When did undercooking replace cooking? When did gritty replace juicy, when did stiff replace pliant? I recall a post by chef Scott Conant in which he lamented the extreme definition of al dente pasta that patrons of the restaurant ever more frequently insisted on. I recently took up the question with a Brazilian food journalist – aptly named Olivia – who was interviewing me for a pasta story that her paper would publish.

The tactile pleasure of eating pasta consists in the kind of resistance that it offers to the bite. It’s a resistance that varies from the plushy gentleness of homemade Bolognese egg pasta to the muscular firmness of Neapolitan spaghetti. But throughout that broad range of textures, the resistance always has an agreeable give that releases flavor not just from the sauce, but also from the pasta dough.  The encounter in the mouth ought not to be a test of strength wherein a tough opponent is overcome by sheer masticating power. What is most dismaying that some Italian pasta producers have jumped on the tougher the better bandwagon.  Cocco, a manufacturer whose product is absolutely top shelf, will recommend 11 minutes for its penne. I cook them 16 minutes and they are still distinctly firm.

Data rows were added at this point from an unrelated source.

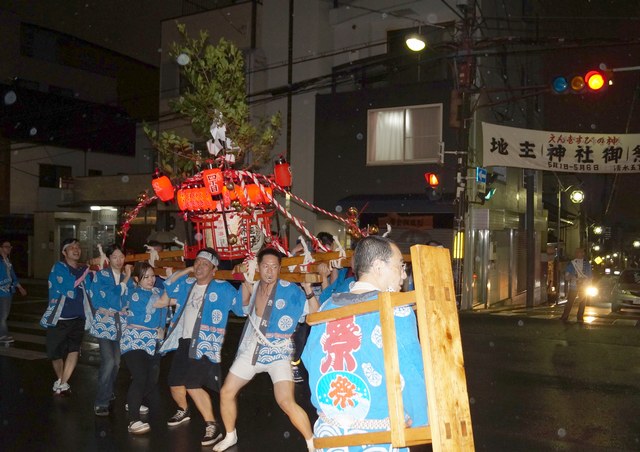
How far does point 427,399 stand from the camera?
102 inches

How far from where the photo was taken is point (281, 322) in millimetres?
5418

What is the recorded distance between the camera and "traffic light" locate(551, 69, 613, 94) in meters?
11.9

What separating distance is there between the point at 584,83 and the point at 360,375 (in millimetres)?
11024

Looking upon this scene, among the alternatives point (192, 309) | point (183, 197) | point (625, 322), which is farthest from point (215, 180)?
point (625, 322)

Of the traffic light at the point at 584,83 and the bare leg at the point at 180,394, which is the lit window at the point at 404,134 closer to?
the traffic light at the point at 584,83

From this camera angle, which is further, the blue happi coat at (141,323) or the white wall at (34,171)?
the white wall at (34,171)

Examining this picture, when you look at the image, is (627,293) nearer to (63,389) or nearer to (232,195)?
(232,195)

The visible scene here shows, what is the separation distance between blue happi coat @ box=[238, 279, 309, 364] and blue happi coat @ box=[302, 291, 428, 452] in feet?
7.64

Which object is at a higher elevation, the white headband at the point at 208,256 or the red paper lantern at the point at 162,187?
the red paper lantern at the point at 162,187

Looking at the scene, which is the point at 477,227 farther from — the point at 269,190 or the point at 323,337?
the point at 323,337

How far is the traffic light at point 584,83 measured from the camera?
11898 mm

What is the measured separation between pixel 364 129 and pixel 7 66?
70.8 feet

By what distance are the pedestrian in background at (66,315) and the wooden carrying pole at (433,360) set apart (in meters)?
6.12

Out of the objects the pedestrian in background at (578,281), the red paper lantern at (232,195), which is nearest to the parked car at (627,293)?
the pedestrian in background at (578,281)
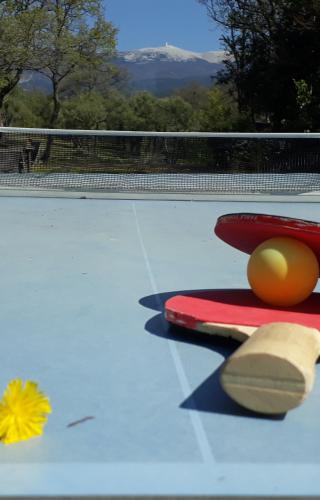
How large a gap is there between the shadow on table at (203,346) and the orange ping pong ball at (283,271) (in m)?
0.53

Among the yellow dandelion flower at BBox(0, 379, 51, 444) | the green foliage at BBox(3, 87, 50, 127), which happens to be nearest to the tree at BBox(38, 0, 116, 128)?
the green foliage at BBox(3, 87, 50, 127)

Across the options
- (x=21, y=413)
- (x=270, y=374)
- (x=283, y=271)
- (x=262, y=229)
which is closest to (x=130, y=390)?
(x=21, y=413)

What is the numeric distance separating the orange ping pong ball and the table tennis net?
772 cm

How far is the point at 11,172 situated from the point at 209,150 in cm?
386

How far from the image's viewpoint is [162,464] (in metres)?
2.99

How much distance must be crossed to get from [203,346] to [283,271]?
742 millimetres

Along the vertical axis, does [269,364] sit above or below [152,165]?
below

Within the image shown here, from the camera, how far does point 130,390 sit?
3.75 m

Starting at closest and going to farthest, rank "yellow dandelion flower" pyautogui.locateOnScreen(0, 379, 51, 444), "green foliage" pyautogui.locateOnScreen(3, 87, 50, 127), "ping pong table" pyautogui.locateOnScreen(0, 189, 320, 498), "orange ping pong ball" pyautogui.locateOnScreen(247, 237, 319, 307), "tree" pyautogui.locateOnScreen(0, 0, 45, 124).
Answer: "ping pong table" pyautogui.locateOnScreen(0, 189, 320, 498)
"yellow dandelion flower" pyautogui.locateOnScreen(0, 379, 51, 444)
"orange ping pong ball" pyautogui.locateOnScreen(247, 237, 319, 307)
"tree" pyautogui.locateOnScreen(0, 0, 45, 124)
"green foliage" pyautogui.locateOnScreen(3, 87, 50, 127)

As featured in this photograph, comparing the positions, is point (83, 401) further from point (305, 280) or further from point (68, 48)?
point (68, 48)

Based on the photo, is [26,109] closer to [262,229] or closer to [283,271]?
[262,229]

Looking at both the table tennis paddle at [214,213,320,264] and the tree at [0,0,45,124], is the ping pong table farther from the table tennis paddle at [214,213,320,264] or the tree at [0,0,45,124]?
the tree at [0,0,45,124]

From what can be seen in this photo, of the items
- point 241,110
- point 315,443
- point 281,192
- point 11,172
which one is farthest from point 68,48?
point 315,443

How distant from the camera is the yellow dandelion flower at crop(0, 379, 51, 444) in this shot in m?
3.14
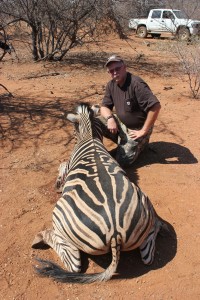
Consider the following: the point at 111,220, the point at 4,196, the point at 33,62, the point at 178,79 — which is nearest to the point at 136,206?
the point at 111,220

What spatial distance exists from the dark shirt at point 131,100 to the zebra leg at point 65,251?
1.94 meters

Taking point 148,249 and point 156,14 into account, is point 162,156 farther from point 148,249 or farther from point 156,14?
point 156,14

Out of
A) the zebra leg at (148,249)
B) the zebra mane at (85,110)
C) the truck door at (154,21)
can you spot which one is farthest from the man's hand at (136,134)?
the truck door at (154,21)

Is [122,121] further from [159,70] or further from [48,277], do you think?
[159,70]

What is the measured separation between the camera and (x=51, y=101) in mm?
6664

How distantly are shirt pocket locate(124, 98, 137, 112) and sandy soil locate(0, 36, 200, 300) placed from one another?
76 cm

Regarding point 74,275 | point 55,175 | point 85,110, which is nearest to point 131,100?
point 85,110

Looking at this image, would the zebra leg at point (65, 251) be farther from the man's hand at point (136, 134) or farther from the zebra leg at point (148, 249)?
the man's hand at point (136, 134)

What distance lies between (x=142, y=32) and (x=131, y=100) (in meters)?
15.9

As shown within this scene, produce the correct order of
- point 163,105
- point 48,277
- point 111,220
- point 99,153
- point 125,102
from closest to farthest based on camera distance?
1. point 111,220
2. point 48,277
3. point 99,153
4. point 125,102
5. point 163,105

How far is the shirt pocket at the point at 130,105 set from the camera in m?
4.33

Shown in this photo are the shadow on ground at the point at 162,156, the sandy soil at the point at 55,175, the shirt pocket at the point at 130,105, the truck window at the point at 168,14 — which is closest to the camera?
the sandy soil at the point at 55,175

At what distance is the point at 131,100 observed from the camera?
432cm

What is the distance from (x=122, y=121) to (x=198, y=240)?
6.34 ft
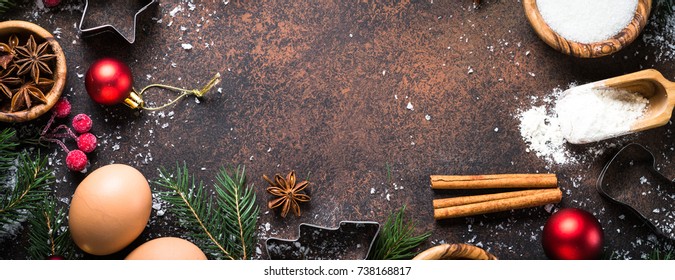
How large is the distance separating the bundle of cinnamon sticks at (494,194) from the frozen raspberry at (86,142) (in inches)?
27.6

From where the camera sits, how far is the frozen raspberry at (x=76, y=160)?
4.89 ft

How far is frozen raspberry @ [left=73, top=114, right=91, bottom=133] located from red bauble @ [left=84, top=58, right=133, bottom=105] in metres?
0.05

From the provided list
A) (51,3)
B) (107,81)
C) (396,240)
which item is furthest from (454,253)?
(51,3)

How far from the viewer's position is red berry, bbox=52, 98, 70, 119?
1.52 meters

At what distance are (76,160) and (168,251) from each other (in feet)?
1.00

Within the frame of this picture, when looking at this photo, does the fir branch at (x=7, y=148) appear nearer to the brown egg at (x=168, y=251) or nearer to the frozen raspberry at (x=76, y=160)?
the frozen raspberry at (x=76, y=160)

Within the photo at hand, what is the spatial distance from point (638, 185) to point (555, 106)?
0.77ft

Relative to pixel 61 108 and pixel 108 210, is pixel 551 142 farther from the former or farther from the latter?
pixel 61 108

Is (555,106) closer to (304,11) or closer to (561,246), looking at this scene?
(561,246)

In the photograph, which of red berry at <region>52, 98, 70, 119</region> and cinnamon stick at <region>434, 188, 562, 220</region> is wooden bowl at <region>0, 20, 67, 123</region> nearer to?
red berry at <region>52, 98, 70, 119</region>

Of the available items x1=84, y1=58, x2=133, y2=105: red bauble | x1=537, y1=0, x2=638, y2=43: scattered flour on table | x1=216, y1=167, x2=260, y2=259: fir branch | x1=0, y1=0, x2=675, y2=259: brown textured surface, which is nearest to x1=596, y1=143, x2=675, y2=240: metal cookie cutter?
x1=0, y1=0, x2=675, y2=259: brown textured surface

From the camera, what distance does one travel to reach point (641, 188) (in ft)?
5.03

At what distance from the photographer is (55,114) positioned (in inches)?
59.9
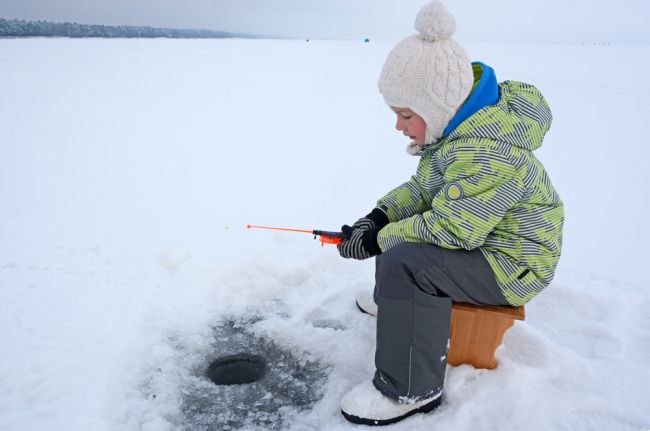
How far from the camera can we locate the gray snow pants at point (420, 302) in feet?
5.58

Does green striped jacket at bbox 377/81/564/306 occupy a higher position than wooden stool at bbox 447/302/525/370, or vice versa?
green striped jacket at bbox 377/81/564/306

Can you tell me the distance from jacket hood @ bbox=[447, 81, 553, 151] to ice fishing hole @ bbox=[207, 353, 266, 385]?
1297mm

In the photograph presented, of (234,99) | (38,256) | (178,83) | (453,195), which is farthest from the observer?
(178,83)

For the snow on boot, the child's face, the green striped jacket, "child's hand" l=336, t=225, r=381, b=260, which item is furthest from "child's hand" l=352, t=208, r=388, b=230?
the snow on boot

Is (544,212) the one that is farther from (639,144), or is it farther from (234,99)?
(234,99)

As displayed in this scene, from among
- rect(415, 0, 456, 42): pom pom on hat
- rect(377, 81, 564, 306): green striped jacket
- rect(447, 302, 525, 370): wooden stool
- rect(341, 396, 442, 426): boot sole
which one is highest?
rect(415, 0, 456, 42): pom pom on hat

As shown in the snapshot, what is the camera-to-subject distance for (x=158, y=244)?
301cm

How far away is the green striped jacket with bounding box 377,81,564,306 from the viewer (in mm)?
1605

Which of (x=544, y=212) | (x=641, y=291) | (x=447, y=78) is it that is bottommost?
(x=641, y=291)

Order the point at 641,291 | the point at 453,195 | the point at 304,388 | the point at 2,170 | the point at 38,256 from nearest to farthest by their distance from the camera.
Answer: the point at 453,195
the point at 304,388
the point at 641,291
the point at 38,256
the point at 2,170

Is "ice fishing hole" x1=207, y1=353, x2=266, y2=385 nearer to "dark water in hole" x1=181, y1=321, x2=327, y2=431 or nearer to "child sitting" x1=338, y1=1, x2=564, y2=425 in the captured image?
"dark water in hole" x1=181, y1=321, x2=327, y2=431

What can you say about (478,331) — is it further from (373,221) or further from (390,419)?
(373,221)

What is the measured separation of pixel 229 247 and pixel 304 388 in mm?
1251

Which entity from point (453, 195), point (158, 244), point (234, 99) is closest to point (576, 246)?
point (453, 195)
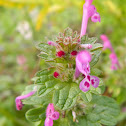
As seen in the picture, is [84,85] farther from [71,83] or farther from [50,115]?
[50,115]

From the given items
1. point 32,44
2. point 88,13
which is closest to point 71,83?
point 88,13

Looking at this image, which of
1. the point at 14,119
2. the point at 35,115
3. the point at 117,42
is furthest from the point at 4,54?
the point at 35,115

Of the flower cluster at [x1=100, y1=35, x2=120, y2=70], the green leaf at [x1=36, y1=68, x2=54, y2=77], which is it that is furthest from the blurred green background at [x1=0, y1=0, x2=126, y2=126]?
the green leaf at [x1=36, y1=68, x2=54, y2=77]

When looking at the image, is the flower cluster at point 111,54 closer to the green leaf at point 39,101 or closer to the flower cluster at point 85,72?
the green leaf at point 39,101

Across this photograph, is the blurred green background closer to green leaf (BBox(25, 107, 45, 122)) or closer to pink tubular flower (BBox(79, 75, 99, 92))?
green leaf (BBox(25, 107, 45, 122))

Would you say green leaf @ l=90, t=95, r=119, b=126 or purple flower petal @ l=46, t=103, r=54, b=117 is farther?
green leaf @ l=90, t=95, r=119, b=126

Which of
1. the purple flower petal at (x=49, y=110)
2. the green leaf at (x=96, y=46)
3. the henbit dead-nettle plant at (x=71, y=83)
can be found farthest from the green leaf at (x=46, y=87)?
the green leaf at (x=96, y=46)
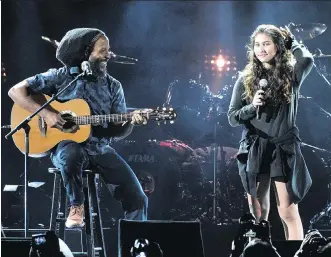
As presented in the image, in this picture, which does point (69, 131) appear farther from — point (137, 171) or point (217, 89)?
point (217, 89)

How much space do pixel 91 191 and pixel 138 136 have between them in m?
2.55

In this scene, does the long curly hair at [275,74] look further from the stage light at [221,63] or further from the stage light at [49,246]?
the stage light at [221,63]

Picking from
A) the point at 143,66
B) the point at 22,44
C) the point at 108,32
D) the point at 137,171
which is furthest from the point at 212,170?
→ the point at 22,44

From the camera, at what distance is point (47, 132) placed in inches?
195

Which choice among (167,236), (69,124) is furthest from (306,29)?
(167,236)

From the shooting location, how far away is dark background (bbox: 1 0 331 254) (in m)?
7.12

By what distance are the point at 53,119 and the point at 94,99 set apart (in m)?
0.39

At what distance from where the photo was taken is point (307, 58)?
459cm

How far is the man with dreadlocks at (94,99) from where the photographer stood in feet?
16.1

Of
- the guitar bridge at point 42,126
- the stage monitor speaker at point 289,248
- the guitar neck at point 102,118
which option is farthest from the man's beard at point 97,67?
the stage monitor speaker at point 289,248

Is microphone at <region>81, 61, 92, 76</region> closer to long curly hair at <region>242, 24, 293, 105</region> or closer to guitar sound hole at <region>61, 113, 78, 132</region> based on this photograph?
guitar sound hole at <region>61, 113, 78, 132</region>

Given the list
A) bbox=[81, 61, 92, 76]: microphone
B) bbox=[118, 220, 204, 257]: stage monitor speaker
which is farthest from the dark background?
bbox=[118, 220, 204, 257]: stage monitor speaker

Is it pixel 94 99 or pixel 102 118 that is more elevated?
pixel 94 99

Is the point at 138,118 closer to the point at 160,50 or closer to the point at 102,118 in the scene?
the point at 102,118
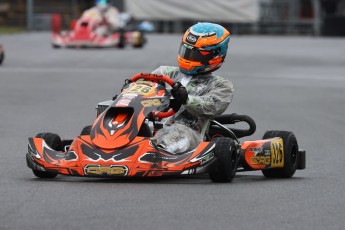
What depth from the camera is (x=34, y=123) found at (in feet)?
42.3

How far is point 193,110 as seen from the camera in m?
8.02

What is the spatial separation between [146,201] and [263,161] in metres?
1.77

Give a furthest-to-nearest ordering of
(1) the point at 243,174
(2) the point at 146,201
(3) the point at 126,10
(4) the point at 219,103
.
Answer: (3) the point at 126,10 → (1) the point at 243,174 → (4) the point at 219,103 → (2) the point at 146,201

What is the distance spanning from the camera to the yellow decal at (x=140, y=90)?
25.3 ft

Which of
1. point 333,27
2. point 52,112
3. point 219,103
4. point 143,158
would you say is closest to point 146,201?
point 143,158

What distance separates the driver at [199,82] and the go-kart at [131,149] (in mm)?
206

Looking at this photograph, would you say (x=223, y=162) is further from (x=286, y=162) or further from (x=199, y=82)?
(x=199, y=82)

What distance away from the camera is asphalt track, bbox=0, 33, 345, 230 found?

The retreat from tenderness is not limited to pasta, it is a general plague. Why have we submitted to eating crunchy green beans that exhibit no flavor, save that of grass? Even worse are the undercooked shell beans that deprive us of the luscious joy of a creamy fully cooked bean. Nor is it only these and other vegetables that have been penalized. Why are we bringing home rock-hard fruit, stuffing it sometimes in a brown bag where we are told it will ripen? It’s the sun not a paper bag that ripens fruit, that makes it produce succulent, sugary flesh. Have we all forgotten the difference?